*Consigne écrite 1*.
Répondez aux questions suivantes d'après le texte sur Gaza.
(a) Qu'est-il désormais impossible aux pêcheurs palestiniens de faire ?
(b) Près de la frontière avec l'Égypte, que s'efforce de contrôler le Hamas ?
(c) Quel émirat le texte cite-t-il en exemple de faillite ?
*Consigne écrite 2*.
Recopiez le passage du texte sur Gaza qui commence aux mots « Les pays arabes » et s'arrête après les mots « point, c’est tout. ».

*Texte extrait*.

_ _ _

Il y a un an, la bande de Gaza passée aux mains des extrémistes religieux du Hamas a été envahie en partie et bombardée par Tsahal (qui s’est ensuite retirée). La « paix » est revenue, mais ce mini-territoire est surveillé en permanence par terre et par mer (les pêcheurs palestiniens ne peuvent plus poser leurs filets). Abbas, le technocrate de l’O.L.P. (Organisation de Libération de la Palestine), n’a plus rien à négocier et laisse la chaise vide. C’en est fini de l’image du guerrier Arafat et de son Keffieh ! Derrière leur Mur pharaonique, les autorités extrémistes d’Israël doivent donc gérer vaille que vaille la situation avec le Hamas. Du côté de la frontière avec l’Egypte, cette organisation s’efforce de contrôler des tunnels par où transitent toutes sortes de marchandises.

Les pays arabes sont profondément divisés et se désintéressent progressivement du sort des palestiniens. Tous, du Machrek au Maghreb, sont dirigés, avec l’appui des États-Unis, par des autocrates plus corrompus les uns que les autres du fait de leur manne pétrolière et financière (mais l’endettement les guette à l’exemple de la faillite de l’Emirat de Dubaï). Héritier d’une paix séparée avec Israël, conçue par Sadate avec Begin, l’égyptien Moubarak au pouvoir depuis quarante ans en est le symbole le plus criant. En quoi peut-il se soucier d’une « identité nationale » palestinienne ? Sa police contrôle les tentatives de passage des travailleurs de Gaza par un réseau de souterrains vers l’Egypte. Un point, c’est tout.

_ _ _

*Données du corpus*.
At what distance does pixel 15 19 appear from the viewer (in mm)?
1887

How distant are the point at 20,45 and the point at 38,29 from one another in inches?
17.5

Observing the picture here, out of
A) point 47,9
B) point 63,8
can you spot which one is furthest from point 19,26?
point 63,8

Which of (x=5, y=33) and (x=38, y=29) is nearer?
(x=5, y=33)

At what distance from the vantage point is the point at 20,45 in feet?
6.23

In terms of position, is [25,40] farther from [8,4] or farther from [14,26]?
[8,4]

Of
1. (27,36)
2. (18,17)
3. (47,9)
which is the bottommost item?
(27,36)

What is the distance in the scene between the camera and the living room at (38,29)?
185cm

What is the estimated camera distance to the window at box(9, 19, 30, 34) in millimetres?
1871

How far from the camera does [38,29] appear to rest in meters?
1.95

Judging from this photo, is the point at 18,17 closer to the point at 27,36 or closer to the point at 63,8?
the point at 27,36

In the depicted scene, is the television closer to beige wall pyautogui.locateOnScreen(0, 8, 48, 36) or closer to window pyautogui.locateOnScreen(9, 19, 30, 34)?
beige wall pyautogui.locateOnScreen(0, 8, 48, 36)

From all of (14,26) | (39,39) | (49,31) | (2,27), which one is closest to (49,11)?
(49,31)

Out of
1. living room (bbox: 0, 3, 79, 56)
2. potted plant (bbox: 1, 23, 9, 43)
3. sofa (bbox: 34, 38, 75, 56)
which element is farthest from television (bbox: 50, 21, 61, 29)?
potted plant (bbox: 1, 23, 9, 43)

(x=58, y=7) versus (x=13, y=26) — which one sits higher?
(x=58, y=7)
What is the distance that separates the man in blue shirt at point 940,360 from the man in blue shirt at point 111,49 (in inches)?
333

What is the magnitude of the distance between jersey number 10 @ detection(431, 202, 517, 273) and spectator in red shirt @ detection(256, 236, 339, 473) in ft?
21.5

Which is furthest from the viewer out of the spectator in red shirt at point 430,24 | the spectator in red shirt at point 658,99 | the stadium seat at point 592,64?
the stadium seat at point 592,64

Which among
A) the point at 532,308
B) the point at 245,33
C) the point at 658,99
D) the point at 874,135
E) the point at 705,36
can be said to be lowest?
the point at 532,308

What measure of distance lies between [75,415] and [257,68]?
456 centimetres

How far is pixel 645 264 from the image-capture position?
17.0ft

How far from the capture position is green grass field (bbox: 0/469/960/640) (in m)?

_ _ _

*Solution 1*.
(a) Poser leurs filets.
(b) Des tunnels par où transitent toutes sortes de marchandises.
(c) L'Emirat de Dubaï.

*Solution 2*.
Les pays arabes sont profondément divisés et se désintéressent progressivement du sort des palestiniens. Tous, du Machrek au Maghreb, sont dirigés, avec l’appui des États-Unis, par des autocrates plus corrompus les uns que les autres du fait de leur manne pétrolière et financière (mais l’endettement les guette à l’exemple de la faillite de l’Emirat de Dubaï). Héritier d’une paix séparée avec Israël, conçue par Sadate avec Begin, l’égyptien Moubarak au pouvoir depuis quarante ans en est le symbole le plus criant. En quoi peut-il se soucier d’une « identité nationale » palestinienne ? Sa police contrôle les tentatives de passage des travailleurs de Gaza par un réseau de souterrains vers l’Egypte. Un point, c’est tout.